RSS

Fitna

Thursday, April 3, 2008

Salah Kaprah Fitna
Oleh Saidiman

Fitna, film yang digarap oleh seorang anggota parlemen Belanda, Geert Wilders, menarik perhatian masyarakat dunia.

Pelbagai kecaman muncul bukan hanya dari masyarakat Islam yang merasa terhina oleh gambaran Islam di film tersebut, kecaman juga muncul dari masyarakat Kristen Eropa dan Amerika.

Film ini dinilai sebagai bentuk provokasi dan penyebaran rasa kebencian. Meski pemerintah Belanda menyampaikan permohonan maaf kepada umat Islam yang merasa tersinggung oleh film tersebut, tetapi mereka bersikukuh untuk tidak menggunakan kekuasaan menghentikan peredaran film tersebut dengan landasan Konstitusi.

Film yang berdurasi 17 menit itu berisi pidato seorang ulama yang diselingi dengan pelbagai gambar kekerasan yang dilakukan oleh orang-orang Islam di pelbagai penjuru dunia. Dengan visualisasi seperti itu, Wilders hendak mengungkap wajah Islam yang penuh dengan kekerasan: Islam adalah agama kekerasan. Bukan hanya fakta kekerasan atas nama agama yang terjadi belakangan ini yang dipotret oleh Wilders, tetapi juga fakta teologis yang ada dalam Kitab Suci umat Islam sendiri. Islam, bagi Wilders, adalah sesuatu yang berbahaya, yang oleh karenanya harus ditolak dalam peradaban modern Eropa. Lebih jauh Wilders mengatakan bahwa al-Qur’an tidak lebih dari kitab intoleran dan pengabsah kekerasan. Wilders bahkan mempersilahkan warga Muslim Belanda meninggalkan negara itu. Jika masyarakat Muslim Belanda tetap ingin tinggal di Belanda, seru Wilders, mereka harus merobek separuh isi al-Qur’an.

• Daftar Baris:
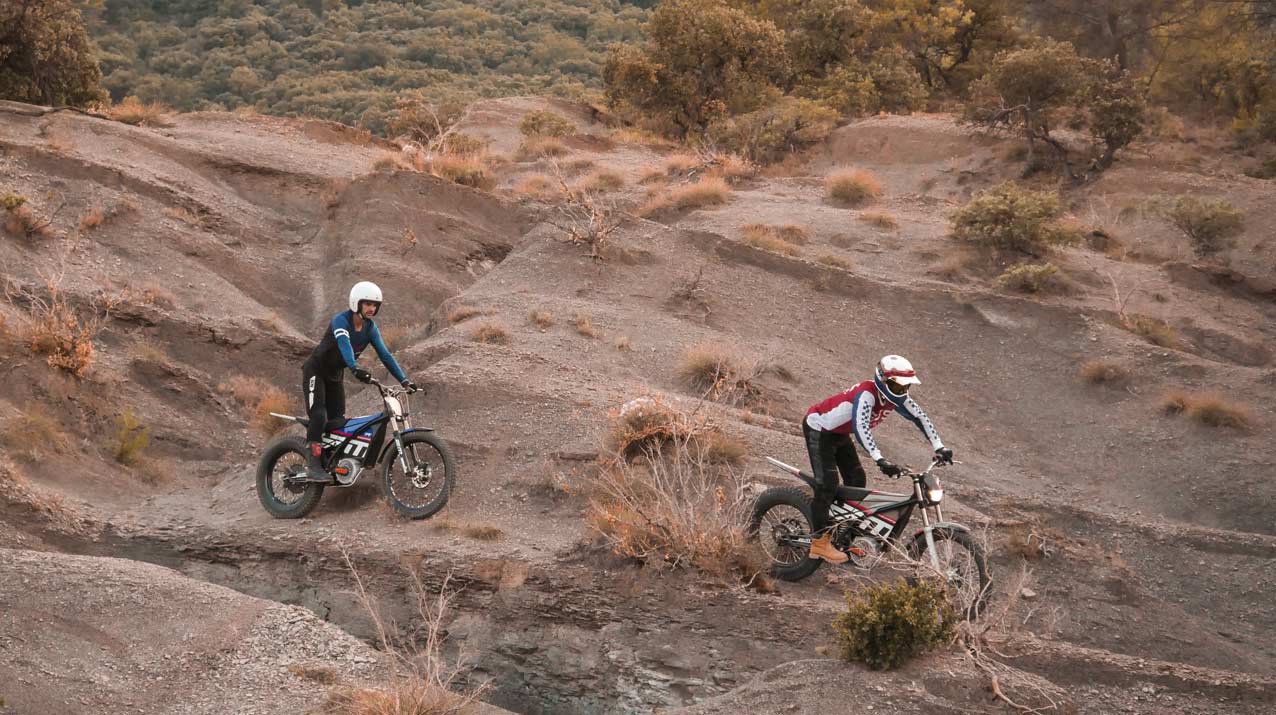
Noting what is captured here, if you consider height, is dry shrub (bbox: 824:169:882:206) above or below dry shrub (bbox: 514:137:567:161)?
below

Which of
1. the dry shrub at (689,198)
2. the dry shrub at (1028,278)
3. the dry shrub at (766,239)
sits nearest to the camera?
the dry shrub at (1028,278)

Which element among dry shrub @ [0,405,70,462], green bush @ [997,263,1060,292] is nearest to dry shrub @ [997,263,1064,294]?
green bush @ [997,263,1060,292]

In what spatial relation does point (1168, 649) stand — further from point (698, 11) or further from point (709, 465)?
point (698, 11)

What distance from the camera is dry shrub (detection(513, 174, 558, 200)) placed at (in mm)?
24016

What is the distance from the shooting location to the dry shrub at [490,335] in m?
15.6

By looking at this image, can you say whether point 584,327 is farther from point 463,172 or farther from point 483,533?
point 463,172

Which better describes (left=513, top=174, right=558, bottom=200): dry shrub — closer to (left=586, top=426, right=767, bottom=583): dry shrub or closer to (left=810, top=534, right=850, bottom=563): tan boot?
(left=586, top=426, right=767, bottom=583): dry shrub

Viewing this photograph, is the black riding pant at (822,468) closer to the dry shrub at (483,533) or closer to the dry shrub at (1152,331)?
the dry shrub at (483,533)

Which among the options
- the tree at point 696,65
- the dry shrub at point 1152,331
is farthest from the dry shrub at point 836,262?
the tree at point 696,65

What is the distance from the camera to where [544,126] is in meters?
33.2

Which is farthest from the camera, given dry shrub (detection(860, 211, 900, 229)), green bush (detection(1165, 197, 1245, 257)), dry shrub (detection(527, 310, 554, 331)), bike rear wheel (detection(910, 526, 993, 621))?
green bush (detection(1165, 197, 1245, 257))

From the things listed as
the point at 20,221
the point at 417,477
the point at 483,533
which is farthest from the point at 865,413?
the point at 20,221

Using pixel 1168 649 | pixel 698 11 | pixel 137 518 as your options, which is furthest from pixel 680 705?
pixel 698 11

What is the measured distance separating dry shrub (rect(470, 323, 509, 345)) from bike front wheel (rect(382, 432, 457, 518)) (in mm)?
3964
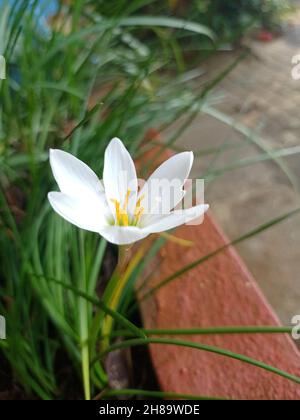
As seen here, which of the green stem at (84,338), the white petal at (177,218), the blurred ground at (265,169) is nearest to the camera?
the white petal at (177,218)

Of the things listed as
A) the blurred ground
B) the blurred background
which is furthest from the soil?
the blurred ground

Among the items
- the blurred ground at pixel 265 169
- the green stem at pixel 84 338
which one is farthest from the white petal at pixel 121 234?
the blurred ground at pixel 265 169

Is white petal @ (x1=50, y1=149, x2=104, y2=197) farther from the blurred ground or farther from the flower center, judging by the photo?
the blurred ground

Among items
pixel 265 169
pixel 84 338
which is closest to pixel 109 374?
pixel 84 338

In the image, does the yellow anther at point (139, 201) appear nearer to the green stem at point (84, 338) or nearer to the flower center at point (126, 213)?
the flower center at point (126, 213)

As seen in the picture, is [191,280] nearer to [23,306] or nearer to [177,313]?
[177,313]
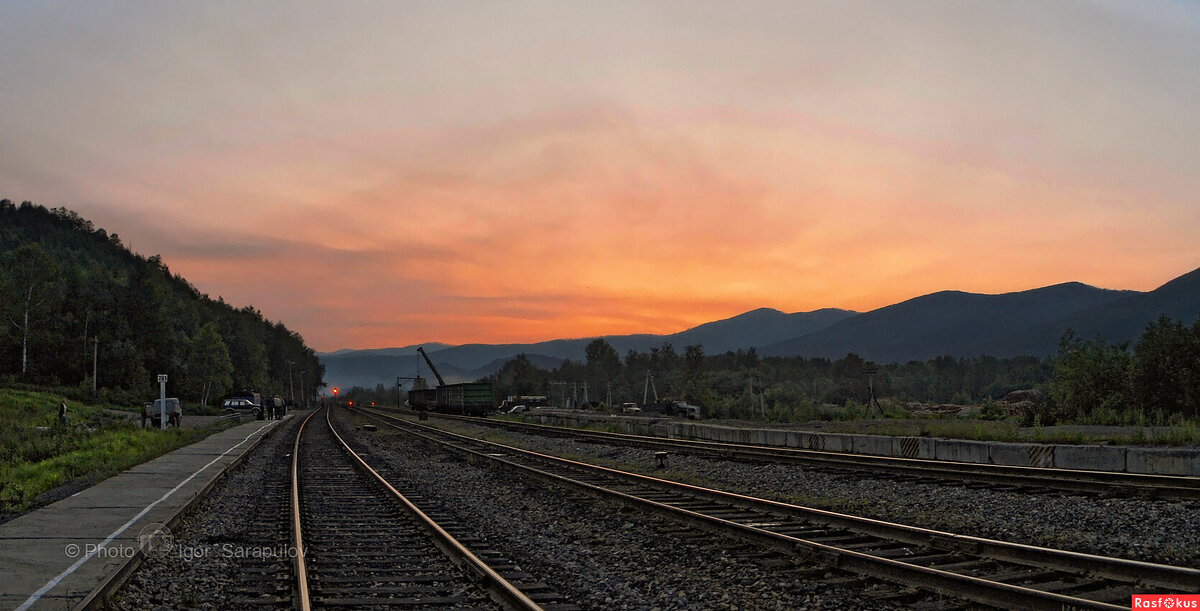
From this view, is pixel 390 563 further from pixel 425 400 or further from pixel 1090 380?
pixel 425 400

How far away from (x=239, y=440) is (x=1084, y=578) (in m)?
33.4

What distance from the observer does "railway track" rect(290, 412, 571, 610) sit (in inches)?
324

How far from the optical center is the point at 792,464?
19594 mm

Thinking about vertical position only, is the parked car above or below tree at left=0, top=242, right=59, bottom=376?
below

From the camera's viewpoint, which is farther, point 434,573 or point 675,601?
point 434,573

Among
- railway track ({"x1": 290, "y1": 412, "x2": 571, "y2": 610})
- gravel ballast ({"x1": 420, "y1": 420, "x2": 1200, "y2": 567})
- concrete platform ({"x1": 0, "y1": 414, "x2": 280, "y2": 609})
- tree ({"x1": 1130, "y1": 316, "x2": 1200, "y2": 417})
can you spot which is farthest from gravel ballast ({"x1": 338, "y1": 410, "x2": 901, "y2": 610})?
tree ({"x1": 1130, "y1": 316, "x2": 1200, "y2": 417})

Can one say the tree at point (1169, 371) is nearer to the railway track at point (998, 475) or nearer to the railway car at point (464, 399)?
the railway track at point (998, 475)

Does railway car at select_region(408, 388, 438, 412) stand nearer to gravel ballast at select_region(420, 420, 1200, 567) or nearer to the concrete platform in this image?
the concrete platform

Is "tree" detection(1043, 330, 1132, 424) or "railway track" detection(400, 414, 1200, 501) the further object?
"tree" detection(1043, 330, 1132, 424)

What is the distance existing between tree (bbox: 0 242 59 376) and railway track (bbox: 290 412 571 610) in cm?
8645

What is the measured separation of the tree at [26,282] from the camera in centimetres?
8281

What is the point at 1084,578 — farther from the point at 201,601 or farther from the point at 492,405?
the point at 492,405

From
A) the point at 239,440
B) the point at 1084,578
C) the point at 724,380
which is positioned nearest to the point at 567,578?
the point at 1084,578

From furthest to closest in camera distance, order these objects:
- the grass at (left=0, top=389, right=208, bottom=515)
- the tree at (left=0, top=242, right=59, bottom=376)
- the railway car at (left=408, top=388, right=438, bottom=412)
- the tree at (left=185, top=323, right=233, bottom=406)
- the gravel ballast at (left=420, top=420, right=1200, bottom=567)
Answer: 1. the tree at (left=185, top=323, right=233, bottom=406)
2. the railway car at (left=408, top=388, right=438, bottom=412)
3. the tree at (left=0, top=242, right=59, bottom=376)
4. the grass at (left=0, top=389, right=208, bottom=515)
5. the gravel ballast at (left=420, top=420, right=1200, bottom=567)
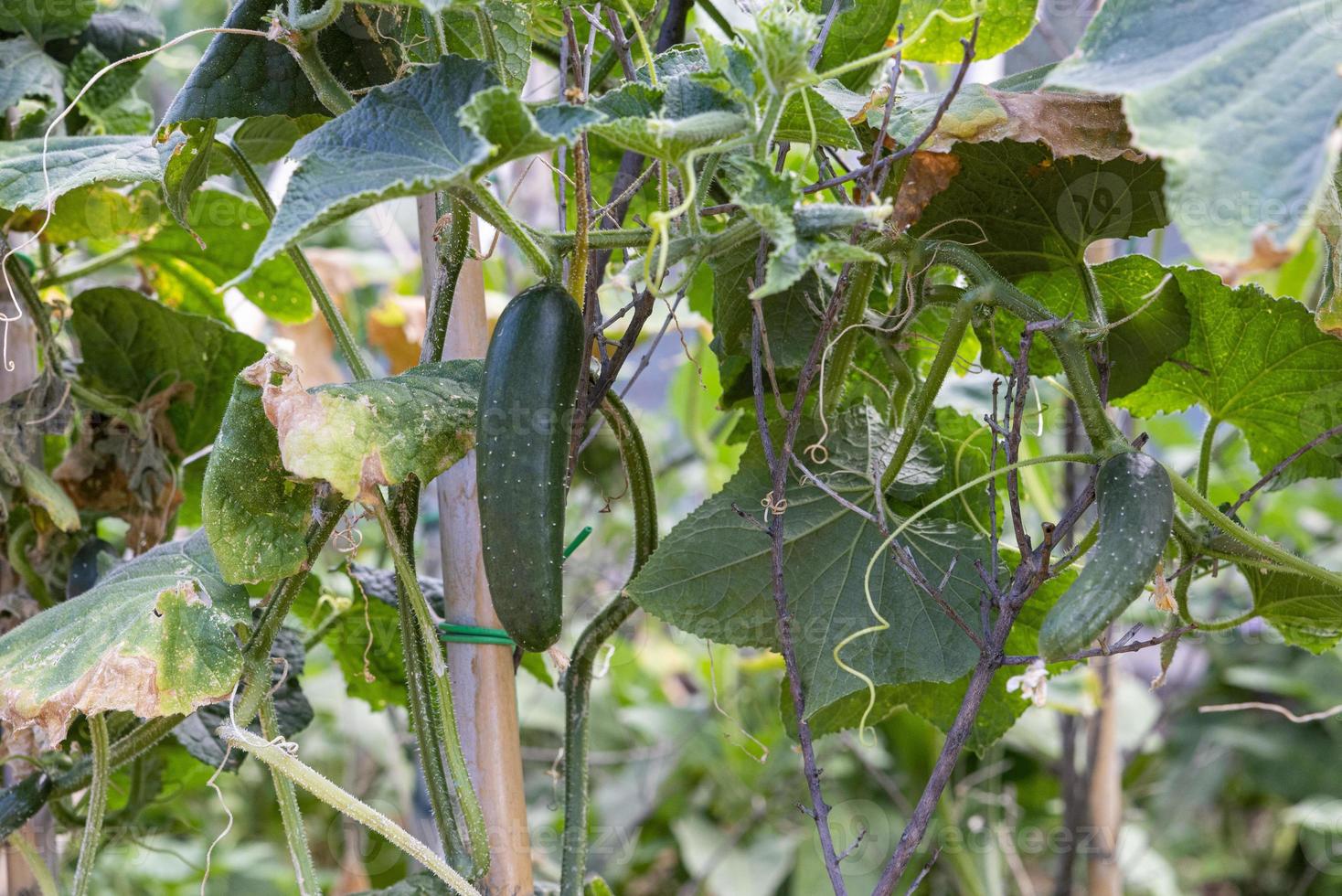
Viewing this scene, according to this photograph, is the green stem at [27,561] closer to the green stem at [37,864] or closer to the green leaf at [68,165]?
the green stem at [37,864]

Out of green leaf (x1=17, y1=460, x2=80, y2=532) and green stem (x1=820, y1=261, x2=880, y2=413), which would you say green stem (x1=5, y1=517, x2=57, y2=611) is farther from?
green stem (x1=820, y1=261, x2=880, y2=413)

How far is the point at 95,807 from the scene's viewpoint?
0.69 meters

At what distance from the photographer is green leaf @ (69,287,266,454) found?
999mm

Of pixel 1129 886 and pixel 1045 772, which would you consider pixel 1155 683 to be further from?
pixel 1129 886

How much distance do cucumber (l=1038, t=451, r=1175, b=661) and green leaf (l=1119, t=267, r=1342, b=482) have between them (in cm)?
24

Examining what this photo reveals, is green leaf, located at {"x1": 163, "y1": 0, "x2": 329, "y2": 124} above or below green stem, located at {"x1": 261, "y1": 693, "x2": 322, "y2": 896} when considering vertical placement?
above

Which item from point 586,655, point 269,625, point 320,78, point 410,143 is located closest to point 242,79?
point 320,78

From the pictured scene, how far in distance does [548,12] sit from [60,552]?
60 centimetres

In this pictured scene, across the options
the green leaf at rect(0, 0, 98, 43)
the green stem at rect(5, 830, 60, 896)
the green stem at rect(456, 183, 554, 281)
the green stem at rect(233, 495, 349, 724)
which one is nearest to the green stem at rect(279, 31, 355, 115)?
the green stem at rect(456, 183, 554, 281)

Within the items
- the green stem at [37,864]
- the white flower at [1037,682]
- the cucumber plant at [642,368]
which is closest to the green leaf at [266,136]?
the cucumber plant at [642,368]

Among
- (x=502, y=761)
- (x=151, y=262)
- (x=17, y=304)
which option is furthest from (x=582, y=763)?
(x=151, y=262)

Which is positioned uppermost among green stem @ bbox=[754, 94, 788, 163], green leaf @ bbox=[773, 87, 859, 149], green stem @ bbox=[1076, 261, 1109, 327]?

• Tugas: Tuliskan lanjutan kutipan tentang film Fitna, dimulai setelah kalimat terakhir yang ditampilkan. Baris-baris di atas diambil dari sumber lain yang tidak berkaitan dengan kutipan.

• Jawaban:
Sudah bisa diduga, gelombang protes muncul dari pelbagai belahan dunia. Mantan Perdana Menteri Malaysia, Mahathir Muhammad, bahkan menyeru pemboikotan produk-produk negeri Belanda. Gelombang protes ini diprediksi akan semakin membesar seperti yang pernah terjadi pada kasus pemuatan sejumlah karikatur Nabi Muhammad di sejumlah media Denmark. Tokoh-tokoh Islam dari pelbagai negara mengecam dengan mengatakan bahwa apa yang dikemukakan Wilders dalam film dan di sejumlah pernyataannya tidak hanya bersifat rasis, melainkan juga tidak akurat. Sikap ini dikemukakan oleh Syekh Hamza Yusuf Hansona (sarjan Muslim Amerika), Din Syamsuddin (Ketua Umum PP Muhammadiyah), dan Pangeran Hassan bin Talal (Presiden Arab Thought Forum dari Yordania).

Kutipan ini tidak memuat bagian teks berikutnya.